We ran several supplemental analyses and sanity checks. First, the results of a formal model comparison confirmed our primary model (Eq. 3) outperformed reference models (SI Appendix, Fig. S3, Table S1, and Note N2). We found that the best model includes the regulatory brain state shift (represented by the ED) and its interaction with individuals’ BMI scores (P = 0.017, compared to the null model) as described in Eq. 3 (based on models weighted Akaike Information Criteria, wAIC) (39).

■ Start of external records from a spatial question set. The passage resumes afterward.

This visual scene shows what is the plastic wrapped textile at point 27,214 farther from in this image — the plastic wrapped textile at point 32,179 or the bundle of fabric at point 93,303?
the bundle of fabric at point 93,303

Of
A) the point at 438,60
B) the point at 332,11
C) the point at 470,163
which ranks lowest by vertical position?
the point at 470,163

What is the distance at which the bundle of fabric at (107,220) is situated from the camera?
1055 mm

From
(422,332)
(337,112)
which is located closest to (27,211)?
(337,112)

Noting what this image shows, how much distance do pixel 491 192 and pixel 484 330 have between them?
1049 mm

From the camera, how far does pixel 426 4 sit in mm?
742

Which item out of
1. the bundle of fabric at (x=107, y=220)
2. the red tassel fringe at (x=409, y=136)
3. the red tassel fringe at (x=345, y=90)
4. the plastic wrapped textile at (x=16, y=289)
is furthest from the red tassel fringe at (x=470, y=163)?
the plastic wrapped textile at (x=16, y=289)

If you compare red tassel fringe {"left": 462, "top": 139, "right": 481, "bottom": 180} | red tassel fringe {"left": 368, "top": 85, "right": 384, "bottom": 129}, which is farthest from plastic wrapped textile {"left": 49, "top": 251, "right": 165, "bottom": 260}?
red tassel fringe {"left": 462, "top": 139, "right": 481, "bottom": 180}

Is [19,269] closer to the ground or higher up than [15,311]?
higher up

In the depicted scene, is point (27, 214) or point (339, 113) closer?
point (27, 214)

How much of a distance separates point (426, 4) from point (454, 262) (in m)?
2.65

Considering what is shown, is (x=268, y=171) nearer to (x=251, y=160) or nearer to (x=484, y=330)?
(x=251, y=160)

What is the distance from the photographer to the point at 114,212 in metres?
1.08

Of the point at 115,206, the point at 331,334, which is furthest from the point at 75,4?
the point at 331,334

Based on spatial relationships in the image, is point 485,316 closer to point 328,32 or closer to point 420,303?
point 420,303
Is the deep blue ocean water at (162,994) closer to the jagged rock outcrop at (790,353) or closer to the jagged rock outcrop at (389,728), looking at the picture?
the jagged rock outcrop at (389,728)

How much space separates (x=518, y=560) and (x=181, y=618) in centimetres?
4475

Second, we tested the model’s generalizability across people and time points. Following recommendations on how to establish robust brain-behavior relationships without thousands of individuals (40, 41), we tested the predictive power in out-of-sample data using a leave-one-participant-out cross-validation procedure. We found a significant association between the predicted and observed RS scores in left-out-participants, demonstrating that our model reliably predicts the dietary RS of “new” individuals not used for model training (Fig. 4C, Pearson’s r = 0.462, P < 0.001, 95% CI [0.31, 0.59], t(121) = 5.73). We also implemented a permutation test to confirm the out-of-sample prediction's statistical robustness. Specifically, we ran 1,000 permutations of our model (breaking up the matching between the observed RS scores and predictor variables in the training set) to create an empirical null distribution of predictions achieved by chance. Comparisons against this null distribution confirmed that the accuracy of our out-of-sample prediction is unlikely due to chance (P < 0.001, 95% CI [0.20, 0.21], t(999) = −125.25, permutation test) (SI Appendix, Fig. S4). Given differences across participants regarding the food task, scanning protocols, and test settings (data were collected in France, Canada, and the US), this out-of-sample generalization speaks to our findings’ robustness.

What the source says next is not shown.